In today’s world the biggest challenge in processing and analyzing data is, huge volume and the high velocity of incoming data. Data is getting produced at an astonishing pace. Along with the volume and velocity, there is another factor called variety of data. So now we have unstructured data also which needs to be stored and analysed. So sometimes the data goes beyond the capabilities and storage limits of traditional relational databases. To store such type of data, we have new open source technologies like Cassandra, Mongo DB, Hadoop etc.
There are many tools which can be used to access and analyze the data stored in hadoop cluster. One such tool is Cascalog. In this article we will see how we can use cascalog to access, query and analyze the data stored in a hadoop cluster.
To go ahead with data analysis using Cascalog, let’s first understand what cascalog is. Cascalog is an open source which is fully featured for data processing.
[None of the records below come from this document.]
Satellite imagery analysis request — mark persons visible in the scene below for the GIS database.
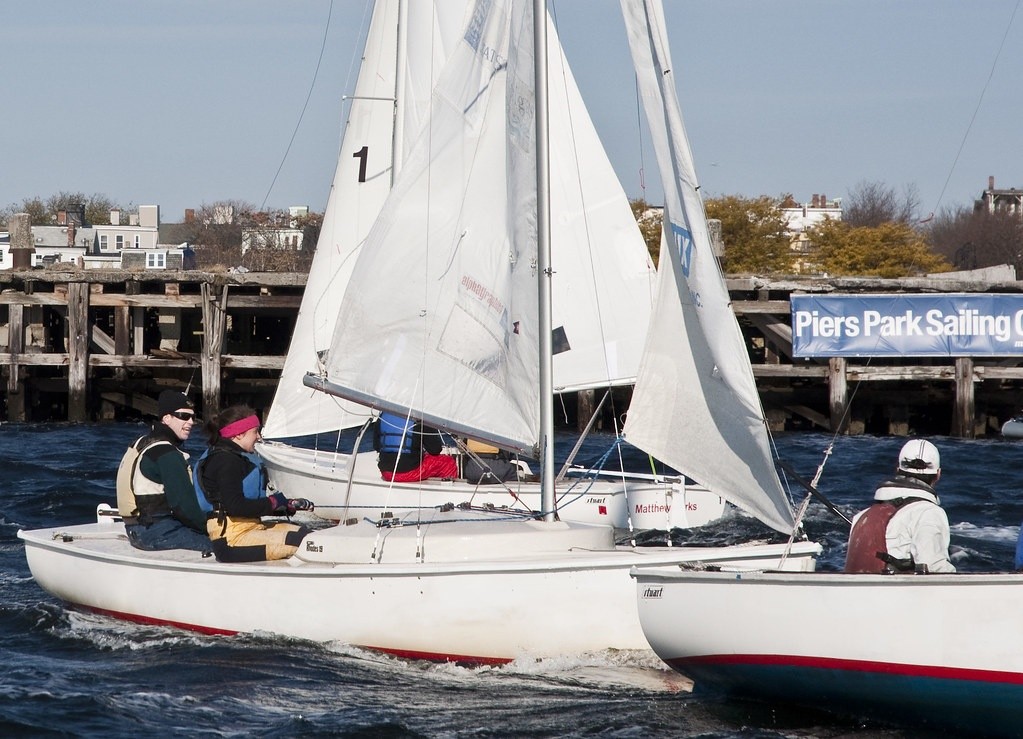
[193,406,320,561]
[118,391,213,551]
[846,438,995,573]
[372,412,458,481]
[461,436,524,482]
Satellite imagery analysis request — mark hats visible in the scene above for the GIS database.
[899,439,940,474]
[159,390,194,420]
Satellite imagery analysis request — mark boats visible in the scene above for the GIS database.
[629,561,1022,737]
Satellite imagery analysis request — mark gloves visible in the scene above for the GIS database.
[288,498,314,512]
[269,491,287,511]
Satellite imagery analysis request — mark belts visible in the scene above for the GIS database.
[468,453,503,460]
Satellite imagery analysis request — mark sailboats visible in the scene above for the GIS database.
[255,0,729,531]
[16,0,825,677]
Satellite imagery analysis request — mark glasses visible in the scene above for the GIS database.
[170,412,196,421]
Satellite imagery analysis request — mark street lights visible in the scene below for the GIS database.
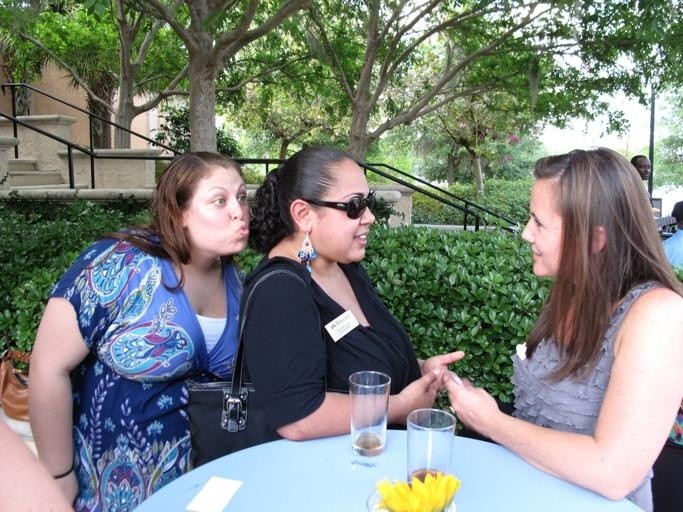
[646,68,666,205]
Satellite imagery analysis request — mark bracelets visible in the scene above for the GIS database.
[51,466,74,479]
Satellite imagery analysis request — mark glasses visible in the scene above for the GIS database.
[302,190,375,218]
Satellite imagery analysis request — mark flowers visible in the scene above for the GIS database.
[373,471,462,512]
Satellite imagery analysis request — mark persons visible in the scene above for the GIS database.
[630,155,652,207]
[26,151,252,512]
[660,201,681,271]
[442,146,682,512]
[234,147,466,447]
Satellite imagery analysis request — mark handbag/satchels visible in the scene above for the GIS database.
[0,350,31,421]
[186,381,352,468]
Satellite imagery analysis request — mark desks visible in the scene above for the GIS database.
[121,428,651,512]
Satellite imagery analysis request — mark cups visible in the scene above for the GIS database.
[348,370,391,466]
[405,408,457,492]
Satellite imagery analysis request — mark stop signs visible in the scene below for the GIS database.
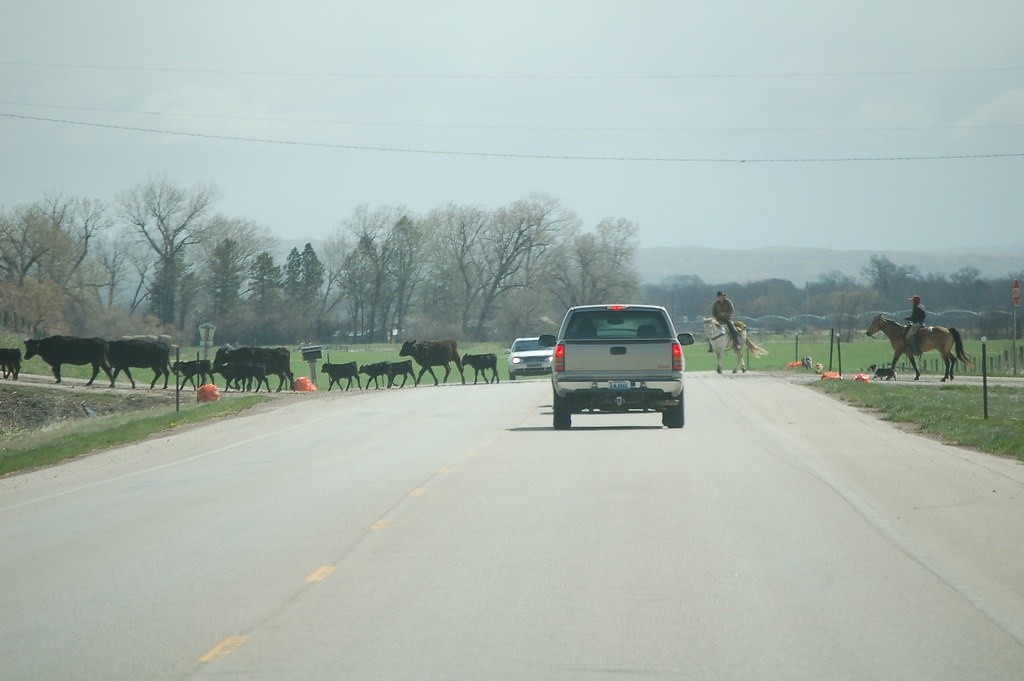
[1013,278,1021,306]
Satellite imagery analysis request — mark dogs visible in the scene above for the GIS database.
[867,365,896,381]
[802,356,823,374]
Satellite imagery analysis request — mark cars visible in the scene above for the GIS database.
[504,337,554,380]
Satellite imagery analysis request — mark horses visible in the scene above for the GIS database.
[702,317,769,374]
[865,313,972,382]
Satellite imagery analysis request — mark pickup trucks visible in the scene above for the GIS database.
[538,303,695,430]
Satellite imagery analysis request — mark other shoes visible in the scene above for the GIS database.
[736,344,741,350]
[708,347,712,352]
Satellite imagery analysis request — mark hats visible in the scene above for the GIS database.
[909,296,921,304]
[717,291,727,297]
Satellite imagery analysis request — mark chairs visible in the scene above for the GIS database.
[577,324,596,336]
[636,325,656,335]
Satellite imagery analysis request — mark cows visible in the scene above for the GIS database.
[0,348,22,381]
[106,339,182,390]
[358,361,417,389]
[24,334,115,388]
[171,359,214,390]
[211,347,295,392]
[461,353,500,383]
[321,361,362,390]
[399,340,465,386]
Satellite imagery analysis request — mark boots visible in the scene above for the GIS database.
[910,341,918,354]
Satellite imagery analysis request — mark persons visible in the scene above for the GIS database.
[708,291,741,352]
[904,295,926,353]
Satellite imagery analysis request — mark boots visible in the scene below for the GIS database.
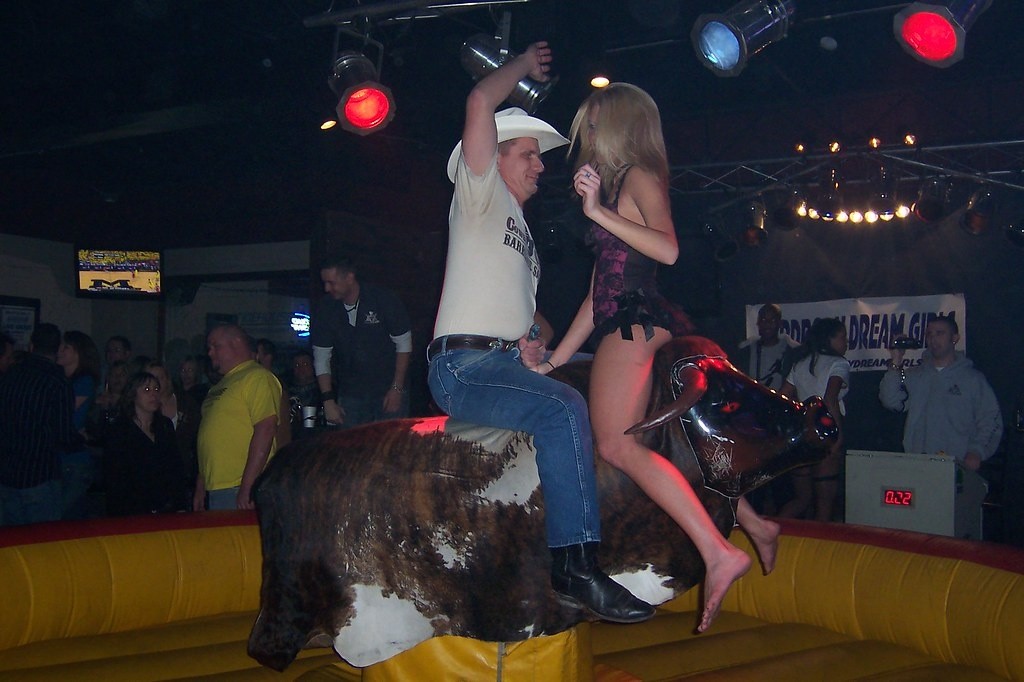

Cascalog data processing code can be written in Clojure or java. Cascalog is mainly used for processing “Big Data” on Hadoop and for analysing data residing on local computer. Cascalog is another tool for processing data similar to tools like Pig, Hive and Cascading. The major difference between the alternative tools and cascalog is that cascalog operates at a significantly higher level of abstraction than other mentioned tools.

Cascalog is a powerful and easy-to-use data analysis tool for Hadoop. It is a declarative query language that is inspired by datalog syntax. Queries are written as regular Clojure code. The queries written in Cascalog are internally converted to a number of MapReduce jobs. This conversion of Cascalog query to MapReduce jobs is done through the underlying cascading libraries during the compilation. A simple query in Cascalog is converted to a chain of multiple MapReduce jobs, which becomes a big win over writing multiple MapReduce tasks chained together. With Cascalog we just need to write a query declaratively while the underlying libraries take care to create chains of MapReduce tasks. Rather than writing a Mapper, Reducer, Combiner and job configuration for MapReduce jobs, with Cascalog we can write our job in form of a query or Clojure functions to do whatever we want with our data.

In Cascalog the entire query and functions are written in clojure, whereas alternatives like Hive and Pig have their own language. So while creating any UDFs in Hive or Pig, we need to write it in another programming language(Java in most of the cases), which requires a processing engine switch to compile and execute the UDFs. So Cascalog becomes faster than these two alternatives in this scenario because all the code of Cascalog is executed by clojure engine itself.

Cascalog Features:

  • Super simple – Cascalog uses clojure for all the queries and functions so syntax for functions, filters and aggregators is same.
  • Expressive – Logical composition is very powerful and arbitrary Clojure code can be run in query with little effort.
  • Interactive – Cascalog queries are run from Clojure REPL, which is an interactive shell.
  • Scalable – Cascalog queries are internally converted and run as a series of MapReduce jobs.
  • Query anything – Cascalog can be used to query data over hadoop and the data in local machine as well.
  • Careful handling of null values – To handle the null values, Cascalog has a feature called “non-nullable variables” which makes it easier to deal with nulls.
  • First-class interoperability with cascading – Operations defined for Cascalog can be used in a Cascading flow and vice-versa.
  • First-class interoperability with Clojure – Cascalog code is entirely written on clojure language. So we can make use of all the features available to clojure.
  • Dynamic queries – In Cascalog, we can write functions which will return queries. These queries can be formed dynamically inside the function.
  • Easy to extend with custom operations – We can define custom operations because of easy UDFs which are written in same language as Cascalog code: Clojure.
  • Arbitrary inputs and outputs.
  • Use Cascalog side by side with other code.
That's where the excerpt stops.